_TASK BRIEF:_
Please transcribe the data exactly, with nothing left out.

☆ ☆ ☆ ☆ ☆

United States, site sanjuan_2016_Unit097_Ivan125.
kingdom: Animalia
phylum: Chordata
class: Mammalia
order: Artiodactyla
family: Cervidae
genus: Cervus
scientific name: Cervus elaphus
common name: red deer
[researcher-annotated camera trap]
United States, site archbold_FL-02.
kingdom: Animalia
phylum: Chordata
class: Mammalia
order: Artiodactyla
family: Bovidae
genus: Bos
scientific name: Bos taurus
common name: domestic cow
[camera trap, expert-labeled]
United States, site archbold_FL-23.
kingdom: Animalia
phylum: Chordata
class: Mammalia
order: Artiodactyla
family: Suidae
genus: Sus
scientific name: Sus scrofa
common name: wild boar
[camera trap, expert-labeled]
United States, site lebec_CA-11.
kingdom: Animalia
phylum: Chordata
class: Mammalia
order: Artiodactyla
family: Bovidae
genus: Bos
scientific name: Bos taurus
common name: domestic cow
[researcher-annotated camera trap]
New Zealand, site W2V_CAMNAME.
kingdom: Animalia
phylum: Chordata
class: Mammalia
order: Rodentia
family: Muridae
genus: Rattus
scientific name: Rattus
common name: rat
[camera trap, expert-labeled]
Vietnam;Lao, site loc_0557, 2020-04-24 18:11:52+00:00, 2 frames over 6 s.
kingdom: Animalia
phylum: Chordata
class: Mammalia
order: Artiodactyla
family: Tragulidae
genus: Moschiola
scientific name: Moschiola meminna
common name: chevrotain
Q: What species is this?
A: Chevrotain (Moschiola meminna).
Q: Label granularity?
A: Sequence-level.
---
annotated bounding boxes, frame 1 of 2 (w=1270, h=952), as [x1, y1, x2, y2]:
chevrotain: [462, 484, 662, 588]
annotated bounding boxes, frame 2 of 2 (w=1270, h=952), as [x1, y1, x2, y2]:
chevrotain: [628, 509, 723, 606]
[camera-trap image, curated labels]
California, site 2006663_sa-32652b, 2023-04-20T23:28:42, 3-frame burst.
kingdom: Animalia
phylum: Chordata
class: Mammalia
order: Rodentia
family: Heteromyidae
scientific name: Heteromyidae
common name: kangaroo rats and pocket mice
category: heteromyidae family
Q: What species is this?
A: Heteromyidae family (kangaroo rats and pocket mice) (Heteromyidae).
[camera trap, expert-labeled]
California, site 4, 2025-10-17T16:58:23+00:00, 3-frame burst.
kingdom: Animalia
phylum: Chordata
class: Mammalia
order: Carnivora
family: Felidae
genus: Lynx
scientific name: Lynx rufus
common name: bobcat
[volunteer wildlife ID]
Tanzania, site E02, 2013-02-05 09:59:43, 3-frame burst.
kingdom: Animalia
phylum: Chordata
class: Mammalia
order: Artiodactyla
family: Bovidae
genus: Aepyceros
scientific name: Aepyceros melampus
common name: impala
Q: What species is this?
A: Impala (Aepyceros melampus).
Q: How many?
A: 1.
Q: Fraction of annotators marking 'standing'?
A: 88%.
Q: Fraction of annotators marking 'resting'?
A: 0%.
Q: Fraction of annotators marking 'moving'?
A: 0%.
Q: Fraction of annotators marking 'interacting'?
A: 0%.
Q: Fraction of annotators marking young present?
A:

☆ ☆ ☆ ☆ ☆

_EXERCISE OUTPUT:_
United States, site sanjuan_2016_Unit097_Ivan125.
kingdom: Animalia
phylum: Chordata
class: Mammalia
order: Artiodactyla
family: Cervidae
genus: Cervus
scientific name: Cervus elaphus
common name: red deer
[researcher-annotated camera trap]
United States, site archbold_FL-02.
kingdom: Animalia
phylum: Chordata
class: Mammalia
order: Artiodactyla
family: Bovidae
genus: Bos
scientific name: Bos taurus
common name: domestic cow
[camera trap, expert-labeled]
United States, site archbold_FL-23.
kingdom: Animalia
phylum: Chordata
class: Mammalia
order: Artiodactyla
family: Suidae
genus: Sus
scientific name: Sus scrofa
common name: wild boar
[camera trap, expert-labeled]
United States, site lebec_CA-11.
kingdom: Animalia
phylum: Chordata
class: Mammalia
order: Artiodactyla
family: Bovidae
genus: Bos
scientific name: Bos taurus
common name: domestic cow
[researcher-annotated camera trap]
New Zealand, site W2V_CAMNAME.
kingdom: Animalia
phylum: Chordata
class: Mammalia
order: Rodentia
family: Muridae
genus: Rattus
scientific name: Rattus
common name: rat
[camera trap, expert-labeled]
Vietnam;Lao, site loc_0557, 2020-04-24 18:11:52+00:00, 2 frames over 6 s.
kingdom: Animalia
phylum: Chordata
class: Mammalia
order: Artiodactyla
family: Tragulidae
genus: Moschiola
scientific name: Moschiola meminna
common name: chevrotain
Q: What species is this?
A: Chevrotain (Moschiola meminna).
Q: Label granularity?
A: Sequence-level.
---
annotated bounding boxes, frame 1 of 2 (w=1270, h=952), as [x1, y1, x2, y2]:
chevrotain: [462, 484, 662, 588]
annotated bounding boxes, frame 2 of 2 (w=1270, h=952), as [x1, y1, x2, y2]:
chevrotain: [628, 509, 723, 606]
[camera-trap image, curated labels]
California, site 2006663_sa-32652b, 2023-04-20T23:28:42, 3-frame burst.
kingdom: Animalia
phylum: Chordata
class: Mammalia
order: Rodentia
family: Heteromyidae
scientific name: Heteromyidae
common name: kangaroo rats and pocket mice
category: heteromyidae family
Q: What species is this?
A: Heteromyidae family (kangaroo rats and pocket mice) (Heteromyidae).
[camera trap, expert-labeled]
California, site 4, 2025-10-17T16:58:23+00:00, 3-frame burst.
kingdom: Animalia
phylum: Chordata
class: Mammalia
order: Carnivora
family: Felidae
genus: Lynx
scientific name: Lynx rufus
common name: bobcat
[volunteer wildlife ID]
Tanzania, site E02, 2013-02-05 09:59:43, 3-frame burst.
kingdom: Animalia
phylum: Chordata
class: Mammalia
order: Artiodactyla
family: Bovidae
genus: Aepyceros
scientific name: Aepyceros melampus
common name: impala
Q: What species is this?
A: Impala (Aepyceros melampus).
Q: How many?
A: 1.
Q: Fraction of annotators marking 'standing'?
A: 88%.
Q: Fraction of annotators marking 'resting'?
A: 0%.
Q: Fraction of annotators marking 'moving'?
A: 0%.
Q: Fraction of annotators marking 'interacting'?
A: 0%.
Q: Fraction of annotators marking young present?
A:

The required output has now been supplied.